Unpredictable death excludes patients
Unpredictable death excludes patients
With debate over physician-assisted suicide and other end-of-life issues escalating, a new study says that most Americans will not be able to benefit from hospice care because current Medicare regulations that require a six months or less to live diagnosis are too difficult for physicians to meet. Doctors simply cannot predict who will die within six months.
A team of researchers led by Ellen Fox, director of the National Center for Ethics of the Veterans Health Administration, analyzed the care of 2,607 patients with advanced stages of heart, lung, and liver failure. Their results showed that the timing of death for patients with these illnesses is unpredictable, making it difficult and often impossible to comply with the requirement of a six-month life expectancy.
Their results were published in the Nov. 4 issue of the Journal of the American Medical Association.
Researchers applied various sets of criteria to medical record information to find the patients that might be expected to die soon enough to be appropriate for hospice. The most inclusive set would have made hospice available to just 42% of the patients who actually died within six months, the time standard Medicare uses to determine hospice benefit eligibility. Some criteria would have allowed enrollment of just 1% of those who actually went on to die.
The unavailability of hospice care, often blamed on physicians’ reluctance to make a terminal diagnosis, is more a function of the unpredictability of the illnesses themselves. The study shows that the timing of death for patients with these illnesses is quite unpredictable. This unpredictability does not arise from physicians being reluctant to make forecasts or from an inattention to the symptoms. Rather, it is an essential part of the illness itself.
The study pointed out that no one could predict with certainty when specific patients are going to die. Any specific patient is likely to have had at least a 50-50 chance of surviving for six months within the time that turns out to be the last week or two of life, the study concluded. "Patients with these diseases — heart, lung, or liver failure — are very ill every day, yet some can survive a long time," Fox said. "Whenever such a patient gets an infection, or has a stroke, or anything else that stresses their fragile body systems, that patient is likely to die soon. However, it is difficult to predict when that last challenge to survival is likely to happen."
Joanne Lynn, director of the Center to Improve Care of the Dying at George Washington Univer-sity in Washington, DC, and co-author of the study added: "Virtually all of the patients in our study were very sick and facing the prospect of life coming to an end at any time. Virtually all of them needed symptom relief, continuity, home care, advance planning for complications, support of family, and attention to spiritual issues. In our system, that kind of comprehensive, end-of-life care is available only in hospice. Yet, no strategy can make hospice available to these patients because of the current requirement of six months prognosis.’ That seems unfair. We provide care only for those with convenient timing, and not for those with similar needs, but unreliable timing."

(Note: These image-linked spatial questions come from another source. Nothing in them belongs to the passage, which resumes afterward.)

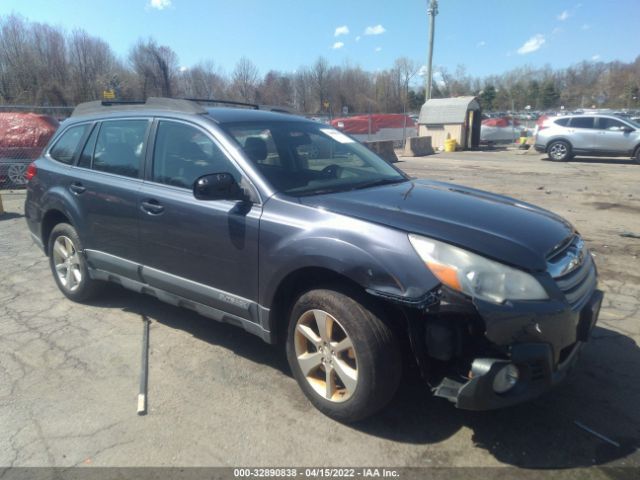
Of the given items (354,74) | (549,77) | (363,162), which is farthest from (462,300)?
(549,77)

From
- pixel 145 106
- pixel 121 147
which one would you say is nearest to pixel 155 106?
→ pixel 145 106

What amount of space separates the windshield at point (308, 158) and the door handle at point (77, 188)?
5.45 feet

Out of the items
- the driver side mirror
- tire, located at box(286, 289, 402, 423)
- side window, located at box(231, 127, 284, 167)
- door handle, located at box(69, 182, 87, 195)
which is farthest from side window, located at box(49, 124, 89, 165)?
tire, located at box(286, 289, 402, 423)

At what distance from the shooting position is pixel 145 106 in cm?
410

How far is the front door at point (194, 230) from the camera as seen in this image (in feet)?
10.4

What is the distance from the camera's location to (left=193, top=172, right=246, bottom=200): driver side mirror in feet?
9.91

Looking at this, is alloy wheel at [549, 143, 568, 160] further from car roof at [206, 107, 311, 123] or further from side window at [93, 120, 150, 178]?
side window at [93, 120, 150, 178]

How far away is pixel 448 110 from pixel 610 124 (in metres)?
8.64

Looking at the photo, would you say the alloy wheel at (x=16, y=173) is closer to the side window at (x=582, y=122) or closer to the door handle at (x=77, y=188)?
the door handle at (x=77, y=188)

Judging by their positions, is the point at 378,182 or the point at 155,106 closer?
the point at 378,182

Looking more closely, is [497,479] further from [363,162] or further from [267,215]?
[363,162]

The Medicare hospice benefit began in 1983 and included various strategies to limit the risks of escalating costs. The prognostic requirement has proven to be the most onerous and contentious, according to end-of-life experts who advocate quality improvement in care for the dying.
About 70% of the more than 2 million Americans who die each year are covered by Medicare or Medicaid, and the federal government pays for about 80% of all hospice care delivered in the country each year. Yet only about 15% of the dying receive hospice care. Federal officials have raised concern over Medicare fraud in recent years, blaming doctors for certifying hospice care to patients whose illnesses were not terminal and who lived far longer than six months.
But hospice industry officials say those cases were rare, and they point out that only 15% of patients receiving Medicare benefits survive longer than six months. Advocates for better care of the dying say the Medicare rules serve to exclude tens of thousands of people from hospice care who might benefit from the support services.
One avenue for reform, supported by Last Acts, a Robert Wood Johnson Foundation-funded organization, is to reduce reliance on the requirement of a short prognosis and allow hospice growth to be limited more by the other cost controls in the original statute. Last Acts officials also say relaxing the requirement to include all those who are just "more likely than not" to die within six months.
The Center to Improve Care for the Dying has been working on a more sweeping reform known as MediCaring. Their initiative would create special funding and regulations tailored to the care of these patients. The services would be similar to hospice services in many ways, but would serve patients with "serious and complex illness" who do not have a clear "terminal" period.
Proponents of the proposal say the services provided would generally be less intense than hospice, but more enduring, because some patients would live for a few years.